Wherever you are, whoever you're making happy.. I hope you're well. Please come back and visit any time.. I mean that.. ANY time.

Love,
Roller

Friday, May 8, 2009

House

That is what I am as big as. If my calculations are correct, I am measuring what a singleton pregnancy would measure at 39 weeks. If I continue this way, well you know. I am now 43 inches round. I guess it is amazing what the human body can do.

I am growing tired of not being able to do things. I am fairly independent and don't like help. I think Neal is sick of this too. I am not sure what finger gestures he makes at me when I ask him to do something, nor do I care to see them. I am pretty sure 50% of the time he just says yes dear and has no idea what I just asked him, this includes e-mails I send to him as well. He is really going to be in for it if I have a c-section.

On a happy note, we had Ryan, Leslie and Connor over last night. Connor is at the fun stage of babbling. I could listen to him talk all day long. He is so adorable. The boys did really well with him, even playing in our new, free play house we got from a neighbor down the street.
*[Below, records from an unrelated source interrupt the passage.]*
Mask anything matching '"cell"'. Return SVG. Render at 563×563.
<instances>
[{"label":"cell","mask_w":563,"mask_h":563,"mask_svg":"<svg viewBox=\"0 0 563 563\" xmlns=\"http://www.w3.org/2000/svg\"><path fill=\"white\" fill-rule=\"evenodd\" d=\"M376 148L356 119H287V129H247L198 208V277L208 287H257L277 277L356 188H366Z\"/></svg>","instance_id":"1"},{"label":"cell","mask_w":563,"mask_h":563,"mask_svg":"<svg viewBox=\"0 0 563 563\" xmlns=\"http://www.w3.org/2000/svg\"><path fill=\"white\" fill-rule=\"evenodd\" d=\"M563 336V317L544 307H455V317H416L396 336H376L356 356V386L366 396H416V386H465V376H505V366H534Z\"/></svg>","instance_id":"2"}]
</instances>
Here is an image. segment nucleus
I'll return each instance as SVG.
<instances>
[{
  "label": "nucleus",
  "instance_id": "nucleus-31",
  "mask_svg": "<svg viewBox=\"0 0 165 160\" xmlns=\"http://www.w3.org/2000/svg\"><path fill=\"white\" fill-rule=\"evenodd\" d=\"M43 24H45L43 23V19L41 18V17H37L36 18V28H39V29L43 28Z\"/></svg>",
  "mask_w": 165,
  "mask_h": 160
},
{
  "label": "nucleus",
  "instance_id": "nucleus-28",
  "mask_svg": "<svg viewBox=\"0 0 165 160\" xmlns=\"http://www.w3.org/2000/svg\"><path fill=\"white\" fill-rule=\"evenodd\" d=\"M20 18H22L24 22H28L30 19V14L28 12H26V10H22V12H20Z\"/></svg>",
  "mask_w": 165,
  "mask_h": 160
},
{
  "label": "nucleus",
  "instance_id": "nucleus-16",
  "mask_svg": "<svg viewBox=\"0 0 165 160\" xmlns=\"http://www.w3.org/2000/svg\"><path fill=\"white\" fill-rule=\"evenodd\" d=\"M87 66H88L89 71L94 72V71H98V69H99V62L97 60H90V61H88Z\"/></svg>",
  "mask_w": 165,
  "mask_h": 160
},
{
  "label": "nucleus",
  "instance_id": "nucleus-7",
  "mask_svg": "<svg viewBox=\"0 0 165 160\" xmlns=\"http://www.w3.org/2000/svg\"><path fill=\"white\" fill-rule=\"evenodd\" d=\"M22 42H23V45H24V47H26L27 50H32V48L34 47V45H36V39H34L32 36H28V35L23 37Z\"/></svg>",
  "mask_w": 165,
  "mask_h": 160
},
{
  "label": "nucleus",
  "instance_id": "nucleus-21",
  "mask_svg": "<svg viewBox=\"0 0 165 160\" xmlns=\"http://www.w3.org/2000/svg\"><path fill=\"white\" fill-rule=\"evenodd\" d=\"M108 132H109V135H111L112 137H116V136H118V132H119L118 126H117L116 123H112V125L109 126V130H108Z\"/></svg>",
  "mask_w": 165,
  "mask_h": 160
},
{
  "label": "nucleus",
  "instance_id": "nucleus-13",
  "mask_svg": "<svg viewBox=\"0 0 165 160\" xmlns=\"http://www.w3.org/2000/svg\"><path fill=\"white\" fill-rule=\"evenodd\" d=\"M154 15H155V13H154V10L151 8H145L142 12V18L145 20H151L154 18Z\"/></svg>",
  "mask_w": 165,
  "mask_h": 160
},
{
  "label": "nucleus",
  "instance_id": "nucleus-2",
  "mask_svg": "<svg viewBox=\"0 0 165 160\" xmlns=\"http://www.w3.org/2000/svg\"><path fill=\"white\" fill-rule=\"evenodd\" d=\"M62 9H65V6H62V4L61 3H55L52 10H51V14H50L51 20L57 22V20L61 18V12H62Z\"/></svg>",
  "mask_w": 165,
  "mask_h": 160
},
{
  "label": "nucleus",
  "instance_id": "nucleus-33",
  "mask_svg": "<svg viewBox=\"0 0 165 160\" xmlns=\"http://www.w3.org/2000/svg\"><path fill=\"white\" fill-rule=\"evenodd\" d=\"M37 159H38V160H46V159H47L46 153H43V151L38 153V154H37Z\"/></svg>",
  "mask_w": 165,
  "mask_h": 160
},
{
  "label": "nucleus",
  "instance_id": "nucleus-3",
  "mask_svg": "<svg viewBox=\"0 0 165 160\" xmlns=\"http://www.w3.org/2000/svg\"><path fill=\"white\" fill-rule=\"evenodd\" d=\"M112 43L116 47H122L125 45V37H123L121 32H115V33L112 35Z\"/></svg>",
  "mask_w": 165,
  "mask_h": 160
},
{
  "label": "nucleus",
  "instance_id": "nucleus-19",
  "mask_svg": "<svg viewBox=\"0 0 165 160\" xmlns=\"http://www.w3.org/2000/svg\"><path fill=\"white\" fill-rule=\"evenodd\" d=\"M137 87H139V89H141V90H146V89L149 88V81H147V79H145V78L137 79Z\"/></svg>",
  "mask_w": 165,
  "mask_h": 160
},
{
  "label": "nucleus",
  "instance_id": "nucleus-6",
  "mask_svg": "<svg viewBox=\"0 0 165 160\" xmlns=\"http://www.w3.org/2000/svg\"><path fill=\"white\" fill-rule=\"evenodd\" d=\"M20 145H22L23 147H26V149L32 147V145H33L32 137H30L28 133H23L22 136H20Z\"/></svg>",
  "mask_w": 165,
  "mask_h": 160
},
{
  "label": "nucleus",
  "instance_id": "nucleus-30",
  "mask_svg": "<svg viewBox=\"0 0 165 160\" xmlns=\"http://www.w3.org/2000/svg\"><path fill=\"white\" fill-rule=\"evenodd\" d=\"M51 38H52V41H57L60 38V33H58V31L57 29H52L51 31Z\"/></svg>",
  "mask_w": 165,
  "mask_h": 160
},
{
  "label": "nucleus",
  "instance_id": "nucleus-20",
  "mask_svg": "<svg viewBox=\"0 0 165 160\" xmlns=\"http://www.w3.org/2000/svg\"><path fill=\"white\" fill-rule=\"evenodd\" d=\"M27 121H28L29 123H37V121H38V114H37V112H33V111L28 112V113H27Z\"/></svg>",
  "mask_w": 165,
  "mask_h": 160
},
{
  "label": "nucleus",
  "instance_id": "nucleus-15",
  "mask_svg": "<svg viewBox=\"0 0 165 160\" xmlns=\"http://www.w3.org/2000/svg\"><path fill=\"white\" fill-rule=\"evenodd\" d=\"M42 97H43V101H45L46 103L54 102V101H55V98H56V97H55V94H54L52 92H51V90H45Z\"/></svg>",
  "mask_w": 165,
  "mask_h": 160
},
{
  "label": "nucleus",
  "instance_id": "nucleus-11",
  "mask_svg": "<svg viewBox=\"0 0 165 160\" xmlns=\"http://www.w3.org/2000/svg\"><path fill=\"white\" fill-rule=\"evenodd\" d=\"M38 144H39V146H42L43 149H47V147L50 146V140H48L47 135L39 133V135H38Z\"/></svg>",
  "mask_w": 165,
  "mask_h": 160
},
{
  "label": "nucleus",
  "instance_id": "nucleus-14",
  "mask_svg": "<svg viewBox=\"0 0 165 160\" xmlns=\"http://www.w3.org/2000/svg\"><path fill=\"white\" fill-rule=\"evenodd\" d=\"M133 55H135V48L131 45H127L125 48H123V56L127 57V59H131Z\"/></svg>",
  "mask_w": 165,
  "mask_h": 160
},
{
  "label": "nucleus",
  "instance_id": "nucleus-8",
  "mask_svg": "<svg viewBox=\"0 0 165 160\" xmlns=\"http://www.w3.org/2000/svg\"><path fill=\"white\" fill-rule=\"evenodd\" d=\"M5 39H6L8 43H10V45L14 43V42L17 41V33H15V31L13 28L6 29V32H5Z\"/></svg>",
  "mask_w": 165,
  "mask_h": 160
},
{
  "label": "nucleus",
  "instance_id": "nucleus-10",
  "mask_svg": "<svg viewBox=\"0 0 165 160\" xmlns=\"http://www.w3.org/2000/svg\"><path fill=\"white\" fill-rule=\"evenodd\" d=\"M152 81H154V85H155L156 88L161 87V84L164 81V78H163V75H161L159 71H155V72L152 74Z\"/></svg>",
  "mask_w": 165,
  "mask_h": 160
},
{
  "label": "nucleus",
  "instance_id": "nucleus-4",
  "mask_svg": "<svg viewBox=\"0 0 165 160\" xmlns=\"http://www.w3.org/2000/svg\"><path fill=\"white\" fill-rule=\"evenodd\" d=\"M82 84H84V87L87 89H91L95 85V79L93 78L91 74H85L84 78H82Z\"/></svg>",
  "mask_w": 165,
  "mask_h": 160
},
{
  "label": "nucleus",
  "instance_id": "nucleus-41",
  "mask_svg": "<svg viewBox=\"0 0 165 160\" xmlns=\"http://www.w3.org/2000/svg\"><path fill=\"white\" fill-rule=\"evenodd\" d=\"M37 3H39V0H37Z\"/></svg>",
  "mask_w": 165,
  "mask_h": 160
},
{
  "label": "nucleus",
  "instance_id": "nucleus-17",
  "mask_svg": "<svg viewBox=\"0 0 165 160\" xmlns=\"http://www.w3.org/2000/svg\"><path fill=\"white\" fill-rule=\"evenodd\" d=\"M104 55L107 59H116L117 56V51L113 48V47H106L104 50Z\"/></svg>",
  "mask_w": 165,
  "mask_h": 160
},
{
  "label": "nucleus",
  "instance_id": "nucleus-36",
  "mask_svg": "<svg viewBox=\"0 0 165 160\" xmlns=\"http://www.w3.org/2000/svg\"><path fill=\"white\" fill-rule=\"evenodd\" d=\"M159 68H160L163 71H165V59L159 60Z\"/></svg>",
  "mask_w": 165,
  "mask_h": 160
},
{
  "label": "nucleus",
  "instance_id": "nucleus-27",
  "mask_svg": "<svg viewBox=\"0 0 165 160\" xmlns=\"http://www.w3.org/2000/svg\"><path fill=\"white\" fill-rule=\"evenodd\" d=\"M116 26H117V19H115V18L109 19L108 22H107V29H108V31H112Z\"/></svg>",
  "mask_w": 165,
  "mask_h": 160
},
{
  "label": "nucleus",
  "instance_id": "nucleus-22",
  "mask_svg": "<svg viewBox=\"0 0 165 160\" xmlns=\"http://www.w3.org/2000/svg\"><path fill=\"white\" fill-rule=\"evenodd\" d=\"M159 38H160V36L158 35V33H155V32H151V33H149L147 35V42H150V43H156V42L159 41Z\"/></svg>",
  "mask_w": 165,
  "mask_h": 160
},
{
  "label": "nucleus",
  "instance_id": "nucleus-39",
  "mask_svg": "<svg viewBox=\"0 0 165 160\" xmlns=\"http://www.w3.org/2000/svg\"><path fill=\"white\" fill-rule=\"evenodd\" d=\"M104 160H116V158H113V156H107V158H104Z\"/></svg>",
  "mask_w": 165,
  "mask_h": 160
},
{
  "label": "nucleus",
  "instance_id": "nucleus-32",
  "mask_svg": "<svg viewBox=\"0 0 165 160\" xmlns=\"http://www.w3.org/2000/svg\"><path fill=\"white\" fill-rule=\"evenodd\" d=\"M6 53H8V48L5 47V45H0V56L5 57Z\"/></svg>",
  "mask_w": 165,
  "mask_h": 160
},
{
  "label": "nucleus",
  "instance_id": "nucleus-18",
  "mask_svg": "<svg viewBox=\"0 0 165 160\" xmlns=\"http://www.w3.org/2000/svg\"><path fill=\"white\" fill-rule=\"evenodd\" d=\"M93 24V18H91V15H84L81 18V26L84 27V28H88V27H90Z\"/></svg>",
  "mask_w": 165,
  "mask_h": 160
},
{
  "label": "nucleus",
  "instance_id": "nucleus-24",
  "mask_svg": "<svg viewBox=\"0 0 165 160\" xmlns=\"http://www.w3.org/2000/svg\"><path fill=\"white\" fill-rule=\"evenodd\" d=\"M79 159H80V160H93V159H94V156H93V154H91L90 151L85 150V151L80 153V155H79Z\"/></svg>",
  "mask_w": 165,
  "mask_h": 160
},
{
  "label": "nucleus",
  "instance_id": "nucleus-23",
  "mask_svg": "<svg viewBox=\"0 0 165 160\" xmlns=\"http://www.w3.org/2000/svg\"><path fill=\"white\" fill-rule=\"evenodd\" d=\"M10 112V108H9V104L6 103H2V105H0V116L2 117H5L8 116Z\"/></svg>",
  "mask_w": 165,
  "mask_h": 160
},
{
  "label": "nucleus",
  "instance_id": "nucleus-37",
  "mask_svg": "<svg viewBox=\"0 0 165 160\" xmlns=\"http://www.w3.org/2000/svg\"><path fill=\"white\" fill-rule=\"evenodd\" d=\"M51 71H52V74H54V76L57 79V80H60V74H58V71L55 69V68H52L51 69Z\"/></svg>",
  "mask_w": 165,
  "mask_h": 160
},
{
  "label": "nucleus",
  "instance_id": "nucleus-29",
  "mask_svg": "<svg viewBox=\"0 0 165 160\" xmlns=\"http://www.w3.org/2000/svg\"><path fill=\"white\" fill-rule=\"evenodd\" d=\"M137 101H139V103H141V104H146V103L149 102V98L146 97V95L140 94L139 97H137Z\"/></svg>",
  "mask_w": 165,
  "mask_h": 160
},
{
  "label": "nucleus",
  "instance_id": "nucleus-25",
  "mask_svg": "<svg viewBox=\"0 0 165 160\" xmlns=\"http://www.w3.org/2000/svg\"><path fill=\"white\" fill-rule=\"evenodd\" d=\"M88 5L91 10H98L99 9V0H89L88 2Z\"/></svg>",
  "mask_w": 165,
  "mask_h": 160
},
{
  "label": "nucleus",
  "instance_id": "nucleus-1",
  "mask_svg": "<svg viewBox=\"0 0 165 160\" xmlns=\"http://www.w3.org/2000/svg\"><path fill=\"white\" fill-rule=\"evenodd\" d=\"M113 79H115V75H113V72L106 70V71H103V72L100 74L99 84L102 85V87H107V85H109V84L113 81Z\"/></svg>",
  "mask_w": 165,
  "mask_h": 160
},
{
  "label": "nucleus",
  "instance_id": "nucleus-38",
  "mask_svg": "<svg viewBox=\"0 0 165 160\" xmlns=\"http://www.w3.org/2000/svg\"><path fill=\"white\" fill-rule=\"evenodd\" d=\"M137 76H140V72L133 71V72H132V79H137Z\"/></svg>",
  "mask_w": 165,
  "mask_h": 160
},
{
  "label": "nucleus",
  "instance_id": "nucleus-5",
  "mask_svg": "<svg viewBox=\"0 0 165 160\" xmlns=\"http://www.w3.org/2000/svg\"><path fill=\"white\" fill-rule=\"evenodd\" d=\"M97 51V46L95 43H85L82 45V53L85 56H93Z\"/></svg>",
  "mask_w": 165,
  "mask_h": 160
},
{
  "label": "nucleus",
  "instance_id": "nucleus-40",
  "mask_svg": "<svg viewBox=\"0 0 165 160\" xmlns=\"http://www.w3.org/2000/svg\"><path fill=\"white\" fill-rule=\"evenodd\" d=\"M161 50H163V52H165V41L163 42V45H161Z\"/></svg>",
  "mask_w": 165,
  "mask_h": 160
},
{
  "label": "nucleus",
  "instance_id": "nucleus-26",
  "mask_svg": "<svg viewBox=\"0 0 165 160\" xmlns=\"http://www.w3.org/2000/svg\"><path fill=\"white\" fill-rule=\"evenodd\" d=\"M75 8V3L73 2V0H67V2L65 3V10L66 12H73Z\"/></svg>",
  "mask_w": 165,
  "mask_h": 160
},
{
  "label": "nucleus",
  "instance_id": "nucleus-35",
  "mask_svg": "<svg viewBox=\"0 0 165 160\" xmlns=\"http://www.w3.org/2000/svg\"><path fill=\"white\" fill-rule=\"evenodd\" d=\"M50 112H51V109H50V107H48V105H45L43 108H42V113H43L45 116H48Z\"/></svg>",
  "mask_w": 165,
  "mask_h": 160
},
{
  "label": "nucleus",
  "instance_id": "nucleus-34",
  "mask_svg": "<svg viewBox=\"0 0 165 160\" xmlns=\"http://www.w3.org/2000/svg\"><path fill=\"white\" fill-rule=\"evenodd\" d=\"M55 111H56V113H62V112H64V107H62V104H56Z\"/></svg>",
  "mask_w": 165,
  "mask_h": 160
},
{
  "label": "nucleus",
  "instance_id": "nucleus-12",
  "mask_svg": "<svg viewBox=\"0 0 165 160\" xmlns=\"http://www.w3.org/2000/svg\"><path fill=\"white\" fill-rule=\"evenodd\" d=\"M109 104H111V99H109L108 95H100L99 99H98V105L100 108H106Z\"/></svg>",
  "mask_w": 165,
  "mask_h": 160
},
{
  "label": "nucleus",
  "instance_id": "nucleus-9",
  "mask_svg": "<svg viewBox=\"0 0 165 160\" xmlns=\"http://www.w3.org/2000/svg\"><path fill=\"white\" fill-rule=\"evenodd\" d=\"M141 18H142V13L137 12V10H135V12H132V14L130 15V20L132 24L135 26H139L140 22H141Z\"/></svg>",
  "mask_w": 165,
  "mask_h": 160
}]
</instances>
Luke would sneak in a few kisses, which Connor did not seem to mind. Connor pet Tippy once or twice, and I could see in Tippy's eyes that he had found a new friend. Connor also tried out our new high chairs. The are awesome. It is nice that he can really be at the table with us.

Wednesday, May 6, 2009

Hiccups

Not me, my son. This is the second time this week he has had them (or what I believe to be them). It is the strangest feeling, I cannot even begin to explain it. It is great to know he is doing ok in there!

Monday, May 4, 2009

Week 30

Neal's work held a shower for us last Friday. It was really nice. The cake was perfectly decorated! I of course had 2 pieces. Everyone was so generous. Here are some pictures:



I had a check up at the doctor today. Blood pressure is creeping up slowly, but still normal. My cervix is slowly starting to shorten (3.3), but long for how far along I am. Overall things look great. Our baby boy is still head down and our baby girl has not yet flipped. Still looking at a c-section unless she makes a move. The babies are moving a lot more. Not really kicking, but their entire bodies are pressing against me. We have a growth ultrasound in 2 weeks. The babies should be over 3 pounds by then. His heart rate was 150 and hers was 140. Both normal. I am still feeling good although I cannot walk quite as much as I used to, but that is to be expected. I have not been sick in a long time, so I am actually enjoying pregnancy now.